Mailbag: Estimating the Price

Mailbag: Estimating the Price

Do you think that David Price could become to the Rays what Joba Chamberlain was to the Yankees last year? With his stuff, he could really help the bullpen. Would the Rays be hesitant to take him out of the starter role to help them get to the playoffs?
-- Pat. W., Tulsa, Okla.

I don't know if the Rays are planning such a move, but I'd love to see it. We all saw Price's electric stuff during Spring Training and he has not been touched this summer during stints at Class A Vero Beach and Double-A Montgomery. In fact, he just won his 10th professional game (sixth with Double-A Montgomery) on Saturday night when he allowed one run over seven innings. The Rays have maintained that when Price's time comes, he will be brought to the Major Leagues. But like I said, I like your idea.

┄┄┄┄┄┄

» Direction A: Duplicate the mailbag from "-- Pat. W., Tulsa, Okla." up to and including "like your idea.".
» Direction B:
Answer these questions about the mailbag:
(i) Which Yankees pitcher does the letter writer compare Price to?
(ii) What city and state is the letter writer from?
(iii) How many runs did Price allow on Saturday night, and over how many innings?

» Record extracts:

┄┄┄┄┄┄

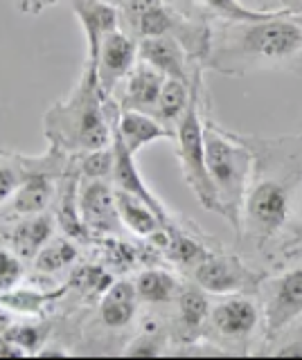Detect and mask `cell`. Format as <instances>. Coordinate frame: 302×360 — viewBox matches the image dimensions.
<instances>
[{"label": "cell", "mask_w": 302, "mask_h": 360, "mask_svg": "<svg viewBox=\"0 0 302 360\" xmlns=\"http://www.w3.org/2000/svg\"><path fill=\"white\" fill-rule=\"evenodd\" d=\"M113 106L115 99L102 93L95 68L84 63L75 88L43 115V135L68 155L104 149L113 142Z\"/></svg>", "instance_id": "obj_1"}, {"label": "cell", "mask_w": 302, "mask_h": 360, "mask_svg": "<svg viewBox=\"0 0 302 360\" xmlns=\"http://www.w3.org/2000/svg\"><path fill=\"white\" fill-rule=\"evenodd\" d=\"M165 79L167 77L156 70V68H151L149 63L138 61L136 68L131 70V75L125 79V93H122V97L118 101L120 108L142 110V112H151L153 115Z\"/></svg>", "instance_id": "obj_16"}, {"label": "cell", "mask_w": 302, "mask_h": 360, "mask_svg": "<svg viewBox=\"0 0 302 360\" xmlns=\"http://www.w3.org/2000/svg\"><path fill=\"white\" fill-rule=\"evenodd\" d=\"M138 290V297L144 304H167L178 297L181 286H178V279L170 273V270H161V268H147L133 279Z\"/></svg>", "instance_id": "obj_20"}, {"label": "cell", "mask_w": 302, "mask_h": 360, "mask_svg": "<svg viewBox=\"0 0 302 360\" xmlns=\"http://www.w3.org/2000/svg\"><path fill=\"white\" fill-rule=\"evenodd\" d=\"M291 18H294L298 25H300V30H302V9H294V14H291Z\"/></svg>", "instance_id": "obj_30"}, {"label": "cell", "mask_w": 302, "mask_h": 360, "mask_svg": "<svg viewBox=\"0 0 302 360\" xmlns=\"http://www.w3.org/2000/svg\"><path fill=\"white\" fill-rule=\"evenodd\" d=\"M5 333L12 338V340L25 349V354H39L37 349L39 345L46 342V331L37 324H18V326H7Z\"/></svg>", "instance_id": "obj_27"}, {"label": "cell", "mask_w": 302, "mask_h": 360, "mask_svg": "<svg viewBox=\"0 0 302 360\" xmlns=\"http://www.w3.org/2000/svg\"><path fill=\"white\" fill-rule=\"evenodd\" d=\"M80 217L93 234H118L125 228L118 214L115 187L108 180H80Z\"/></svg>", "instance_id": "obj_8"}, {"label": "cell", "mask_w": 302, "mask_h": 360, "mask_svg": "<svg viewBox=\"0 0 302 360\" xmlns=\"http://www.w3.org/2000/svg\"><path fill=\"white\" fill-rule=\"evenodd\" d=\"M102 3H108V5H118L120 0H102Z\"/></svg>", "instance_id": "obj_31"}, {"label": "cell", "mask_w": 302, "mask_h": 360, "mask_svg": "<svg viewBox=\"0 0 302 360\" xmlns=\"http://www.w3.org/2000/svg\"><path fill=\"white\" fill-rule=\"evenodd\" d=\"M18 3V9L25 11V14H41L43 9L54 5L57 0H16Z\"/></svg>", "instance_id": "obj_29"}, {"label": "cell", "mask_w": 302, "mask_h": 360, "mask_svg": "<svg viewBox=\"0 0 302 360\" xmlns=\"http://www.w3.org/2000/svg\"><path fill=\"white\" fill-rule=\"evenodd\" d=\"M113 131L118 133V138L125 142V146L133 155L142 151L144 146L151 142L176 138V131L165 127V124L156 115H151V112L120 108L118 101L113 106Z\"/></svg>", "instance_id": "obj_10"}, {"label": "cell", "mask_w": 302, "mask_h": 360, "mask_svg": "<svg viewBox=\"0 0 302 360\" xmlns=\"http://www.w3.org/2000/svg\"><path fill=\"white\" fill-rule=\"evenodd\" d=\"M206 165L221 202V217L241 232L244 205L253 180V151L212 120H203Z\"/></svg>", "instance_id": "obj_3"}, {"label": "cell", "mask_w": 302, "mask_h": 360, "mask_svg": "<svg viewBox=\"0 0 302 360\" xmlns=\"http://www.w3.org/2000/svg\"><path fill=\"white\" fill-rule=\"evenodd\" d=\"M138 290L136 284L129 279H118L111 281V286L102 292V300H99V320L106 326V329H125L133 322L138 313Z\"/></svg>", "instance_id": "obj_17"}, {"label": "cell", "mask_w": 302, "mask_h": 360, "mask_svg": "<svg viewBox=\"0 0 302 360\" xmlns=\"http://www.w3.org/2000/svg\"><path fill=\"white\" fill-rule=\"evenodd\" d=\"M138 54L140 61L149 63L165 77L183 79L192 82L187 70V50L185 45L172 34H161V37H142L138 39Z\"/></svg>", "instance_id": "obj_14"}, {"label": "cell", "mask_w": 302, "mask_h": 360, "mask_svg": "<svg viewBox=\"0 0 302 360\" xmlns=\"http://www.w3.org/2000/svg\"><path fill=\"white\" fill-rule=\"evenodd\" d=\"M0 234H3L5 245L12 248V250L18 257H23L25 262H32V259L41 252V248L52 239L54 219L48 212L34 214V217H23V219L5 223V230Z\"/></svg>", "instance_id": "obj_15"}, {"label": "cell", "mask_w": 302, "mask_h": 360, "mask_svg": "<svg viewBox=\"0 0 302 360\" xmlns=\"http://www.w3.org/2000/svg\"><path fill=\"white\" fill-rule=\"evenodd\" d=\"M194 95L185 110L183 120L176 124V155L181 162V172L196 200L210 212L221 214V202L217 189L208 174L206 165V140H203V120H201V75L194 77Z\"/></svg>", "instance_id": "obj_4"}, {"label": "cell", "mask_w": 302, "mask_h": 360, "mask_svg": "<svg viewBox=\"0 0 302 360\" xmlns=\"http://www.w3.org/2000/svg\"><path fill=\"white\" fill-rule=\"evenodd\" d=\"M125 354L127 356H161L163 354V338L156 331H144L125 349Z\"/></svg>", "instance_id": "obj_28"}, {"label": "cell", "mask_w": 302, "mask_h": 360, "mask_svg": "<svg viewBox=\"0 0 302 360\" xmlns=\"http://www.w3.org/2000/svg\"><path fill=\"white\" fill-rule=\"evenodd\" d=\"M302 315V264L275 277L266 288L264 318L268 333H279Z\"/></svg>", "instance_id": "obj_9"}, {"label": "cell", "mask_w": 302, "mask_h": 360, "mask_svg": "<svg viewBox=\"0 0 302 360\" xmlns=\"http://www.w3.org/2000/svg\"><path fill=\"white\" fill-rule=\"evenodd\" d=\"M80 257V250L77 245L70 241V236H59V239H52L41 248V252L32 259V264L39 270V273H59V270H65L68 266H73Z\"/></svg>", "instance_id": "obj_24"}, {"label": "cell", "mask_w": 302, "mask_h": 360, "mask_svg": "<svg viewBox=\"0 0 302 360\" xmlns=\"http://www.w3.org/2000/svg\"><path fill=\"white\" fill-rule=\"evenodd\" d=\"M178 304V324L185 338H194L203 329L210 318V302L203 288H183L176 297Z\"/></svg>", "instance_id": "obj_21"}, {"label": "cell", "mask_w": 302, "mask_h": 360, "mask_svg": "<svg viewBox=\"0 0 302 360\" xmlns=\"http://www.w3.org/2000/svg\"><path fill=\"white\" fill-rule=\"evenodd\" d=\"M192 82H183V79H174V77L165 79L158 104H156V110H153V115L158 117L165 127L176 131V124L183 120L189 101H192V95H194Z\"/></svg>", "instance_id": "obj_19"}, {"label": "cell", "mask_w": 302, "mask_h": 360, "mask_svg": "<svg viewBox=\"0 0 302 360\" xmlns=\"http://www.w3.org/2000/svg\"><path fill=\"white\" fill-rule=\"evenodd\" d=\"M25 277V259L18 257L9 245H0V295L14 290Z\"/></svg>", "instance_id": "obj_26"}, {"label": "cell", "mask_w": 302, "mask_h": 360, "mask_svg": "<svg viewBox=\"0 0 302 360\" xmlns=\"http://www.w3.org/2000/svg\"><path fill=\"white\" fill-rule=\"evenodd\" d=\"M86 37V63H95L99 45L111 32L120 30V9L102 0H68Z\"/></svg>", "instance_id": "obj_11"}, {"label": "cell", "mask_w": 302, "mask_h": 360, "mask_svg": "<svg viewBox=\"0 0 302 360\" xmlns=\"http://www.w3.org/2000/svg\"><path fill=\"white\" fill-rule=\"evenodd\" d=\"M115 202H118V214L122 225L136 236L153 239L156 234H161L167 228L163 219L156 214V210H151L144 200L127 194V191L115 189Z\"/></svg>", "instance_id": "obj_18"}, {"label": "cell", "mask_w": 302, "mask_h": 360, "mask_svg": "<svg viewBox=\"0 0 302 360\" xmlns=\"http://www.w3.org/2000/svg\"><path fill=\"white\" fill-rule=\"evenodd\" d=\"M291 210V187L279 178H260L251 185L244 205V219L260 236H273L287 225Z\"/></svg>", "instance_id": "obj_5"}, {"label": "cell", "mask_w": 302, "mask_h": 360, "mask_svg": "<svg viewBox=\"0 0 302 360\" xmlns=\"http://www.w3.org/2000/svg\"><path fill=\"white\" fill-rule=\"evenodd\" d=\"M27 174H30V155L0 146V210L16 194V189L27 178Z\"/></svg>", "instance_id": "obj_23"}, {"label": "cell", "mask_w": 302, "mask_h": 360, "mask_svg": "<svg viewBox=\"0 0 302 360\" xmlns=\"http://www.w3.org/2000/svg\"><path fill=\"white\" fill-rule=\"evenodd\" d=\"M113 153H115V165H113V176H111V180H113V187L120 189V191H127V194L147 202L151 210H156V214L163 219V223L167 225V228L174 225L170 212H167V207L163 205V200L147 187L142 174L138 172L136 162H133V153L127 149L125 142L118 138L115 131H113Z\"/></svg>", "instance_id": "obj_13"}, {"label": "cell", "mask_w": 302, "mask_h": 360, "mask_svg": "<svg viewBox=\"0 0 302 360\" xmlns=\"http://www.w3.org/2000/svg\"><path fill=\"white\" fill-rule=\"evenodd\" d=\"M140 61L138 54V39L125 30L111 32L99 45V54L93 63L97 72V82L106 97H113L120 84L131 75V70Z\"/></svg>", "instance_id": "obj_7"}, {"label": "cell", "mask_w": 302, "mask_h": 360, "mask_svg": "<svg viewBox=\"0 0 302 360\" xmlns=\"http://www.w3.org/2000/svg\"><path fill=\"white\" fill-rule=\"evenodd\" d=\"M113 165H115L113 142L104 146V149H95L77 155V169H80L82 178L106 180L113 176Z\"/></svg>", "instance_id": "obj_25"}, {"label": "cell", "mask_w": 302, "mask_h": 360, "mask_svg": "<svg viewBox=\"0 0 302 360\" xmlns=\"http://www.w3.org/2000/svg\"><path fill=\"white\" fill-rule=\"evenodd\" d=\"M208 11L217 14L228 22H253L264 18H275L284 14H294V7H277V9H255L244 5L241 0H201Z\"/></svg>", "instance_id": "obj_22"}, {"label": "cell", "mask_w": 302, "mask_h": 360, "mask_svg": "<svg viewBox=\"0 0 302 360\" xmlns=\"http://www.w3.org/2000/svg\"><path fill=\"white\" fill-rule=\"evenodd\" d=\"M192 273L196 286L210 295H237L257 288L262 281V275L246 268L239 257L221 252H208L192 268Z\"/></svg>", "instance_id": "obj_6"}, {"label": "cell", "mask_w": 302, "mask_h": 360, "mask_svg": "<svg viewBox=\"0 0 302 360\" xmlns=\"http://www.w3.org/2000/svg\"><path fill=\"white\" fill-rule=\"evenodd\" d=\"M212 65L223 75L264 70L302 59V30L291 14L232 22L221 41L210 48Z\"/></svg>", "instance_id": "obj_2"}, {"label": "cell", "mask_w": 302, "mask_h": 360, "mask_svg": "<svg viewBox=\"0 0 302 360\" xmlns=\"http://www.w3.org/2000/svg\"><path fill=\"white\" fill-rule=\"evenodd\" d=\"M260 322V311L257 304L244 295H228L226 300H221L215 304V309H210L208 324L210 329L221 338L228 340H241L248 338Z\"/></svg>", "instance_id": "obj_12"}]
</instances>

┄┄┄┄┄┄

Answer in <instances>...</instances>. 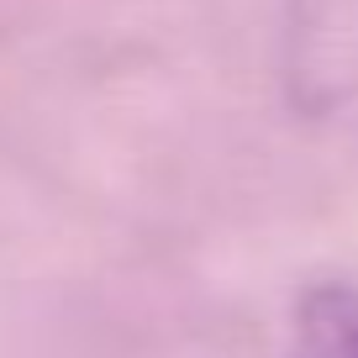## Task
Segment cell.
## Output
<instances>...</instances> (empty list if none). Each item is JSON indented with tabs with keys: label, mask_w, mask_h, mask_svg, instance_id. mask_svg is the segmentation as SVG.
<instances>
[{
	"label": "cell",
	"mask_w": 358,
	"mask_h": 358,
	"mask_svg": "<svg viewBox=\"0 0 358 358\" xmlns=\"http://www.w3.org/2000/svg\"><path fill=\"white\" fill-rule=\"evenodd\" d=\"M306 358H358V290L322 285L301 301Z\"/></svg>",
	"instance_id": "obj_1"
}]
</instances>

┄┄┄┄┄┄

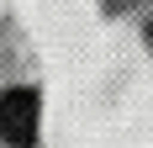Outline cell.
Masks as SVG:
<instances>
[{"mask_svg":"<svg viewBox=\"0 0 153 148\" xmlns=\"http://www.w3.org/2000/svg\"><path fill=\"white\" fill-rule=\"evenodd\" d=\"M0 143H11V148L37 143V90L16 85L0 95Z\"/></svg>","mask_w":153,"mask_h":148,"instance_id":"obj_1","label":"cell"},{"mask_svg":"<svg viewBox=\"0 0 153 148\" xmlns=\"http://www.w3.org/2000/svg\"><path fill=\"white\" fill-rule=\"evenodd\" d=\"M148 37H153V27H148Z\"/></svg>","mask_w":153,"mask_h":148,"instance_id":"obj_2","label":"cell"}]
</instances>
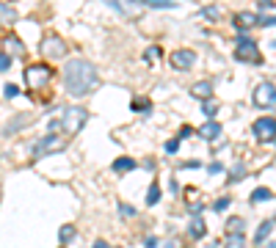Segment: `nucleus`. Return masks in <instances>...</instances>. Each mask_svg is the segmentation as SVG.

┄┄┄┄┄┄

» Exercise output A:
-- Pat. W., Tulsa, Okla.

I don't know if the Rays are planning such a move, but I'd love to see it. We all saw Price's electric stuff during Spring Training and he has not been touched this summer during stints at Class A Vero Beach and Double-A Montgomery. In fact, he just won his 10th professional game (sixth with Double-A Montgomery) on Saturday night when he allowed one run over seven innings. The Rays have maintained that when Price's time comes, he will be brought to the Major Leagues. But like I said, I like your idea.

» Exercise output B:
(i) Joba Chamberlain
(ii) Tulsa, Okla.
(iii) One run over seven innings